### JOB 1
Find each line in the entries below that contains the word "would", and copy those lines out unchanged.

### DOCUMENT PASSAGE

PyEBPF — eBPF proxy routines generation and Python callbacks (iovisor/bcc wrapper)

Hey folks !

A couple of weeks ago, I’ve stumbled upon Brendan Gregg’s BPF tracing tools diagram (shown below) in the context of a small read-up I’ve done on performance engineering.

Image for post
Image for post
BPF tracing tools taken from the iovisor/bcc repository

Looking at the diagram above, and shamefully realizing I’m not familiar with the vast majority of the tools within, I’ve decided to explore the available utilities alongside the infrastructure that enabled their creation.

And so, today I’m going to talk a bit about eBPF (extended-berkeley-packet-filter), bcc (BPF-compiler-collection) and how both of those could be used with Python more easily.

A quick intro to eBPF

You might be familiar with BPF filters as a tool of filtering packets, a common example would be using a BPF filter in tcpdump in order to filter incoming or outgoing network traffic.

eBPF (extended-BPF) is an enhancement to BPF, which allows one to trace and filter much more than just packets; For example, eBPF could be used in order to trace all SYSENTER operations to a specific syscall, say, open(2).

Code needs to be compiled to the BPF instruction set, which in turn, is loaded and ran by the kernel’s BPF virtual machine.

Using eBPF usually involves the following steps:

  1. You compile a source code to BPF byte-code (BPF is ran in a dedicated Virtual-Machine, and has its own instruction set) using a suitable compiler (e.g. LLVM)

### DATA SECTION
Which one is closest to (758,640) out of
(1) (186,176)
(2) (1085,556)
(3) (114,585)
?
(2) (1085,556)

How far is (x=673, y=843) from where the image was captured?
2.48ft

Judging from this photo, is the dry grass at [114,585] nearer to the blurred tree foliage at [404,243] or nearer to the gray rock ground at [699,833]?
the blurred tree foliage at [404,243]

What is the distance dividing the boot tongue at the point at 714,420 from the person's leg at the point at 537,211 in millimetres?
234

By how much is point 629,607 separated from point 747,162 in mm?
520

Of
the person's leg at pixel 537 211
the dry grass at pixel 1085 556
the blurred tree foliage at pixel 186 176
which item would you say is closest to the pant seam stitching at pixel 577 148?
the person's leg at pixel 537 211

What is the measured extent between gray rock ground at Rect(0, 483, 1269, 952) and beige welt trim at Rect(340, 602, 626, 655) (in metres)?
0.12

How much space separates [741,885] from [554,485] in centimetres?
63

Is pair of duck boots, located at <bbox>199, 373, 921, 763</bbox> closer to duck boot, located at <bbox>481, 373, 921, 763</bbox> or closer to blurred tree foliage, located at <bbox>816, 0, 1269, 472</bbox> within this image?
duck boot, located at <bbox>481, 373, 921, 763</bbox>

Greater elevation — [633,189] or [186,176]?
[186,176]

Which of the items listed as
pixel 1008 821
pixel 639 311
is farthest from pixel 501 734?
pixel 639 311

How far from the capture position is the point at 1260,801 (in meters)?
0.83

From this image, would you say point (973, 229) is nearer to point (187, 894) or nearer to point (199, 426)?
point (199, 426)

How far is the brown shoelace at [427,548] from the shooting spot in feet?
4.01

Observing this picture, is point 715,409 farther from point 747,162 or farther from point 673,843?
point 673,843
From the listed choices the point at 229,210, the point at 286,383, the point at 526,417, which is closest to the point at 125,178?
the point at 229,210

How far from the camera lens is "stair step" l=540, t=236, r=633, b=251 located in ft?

### JOB 2
Extract the part of the eBPF post above that runs from "1. You compile" up to and including "compiler (e.g. LLVM)", copying it word for word.

### RESULT 1
which item would you say is closest to the pant seam stitching at pixel 577 148?
From this image, would you say point (973, 229) is nearer to point (187, 894) or nearer to point (199, 426)?

### RESULT 2
1. You compile a source code to BPF byte-code (BPF is ran in a dedicated Virtual-Machine, and has its own instruction set) using a suitable compiler (e.g. LLVM)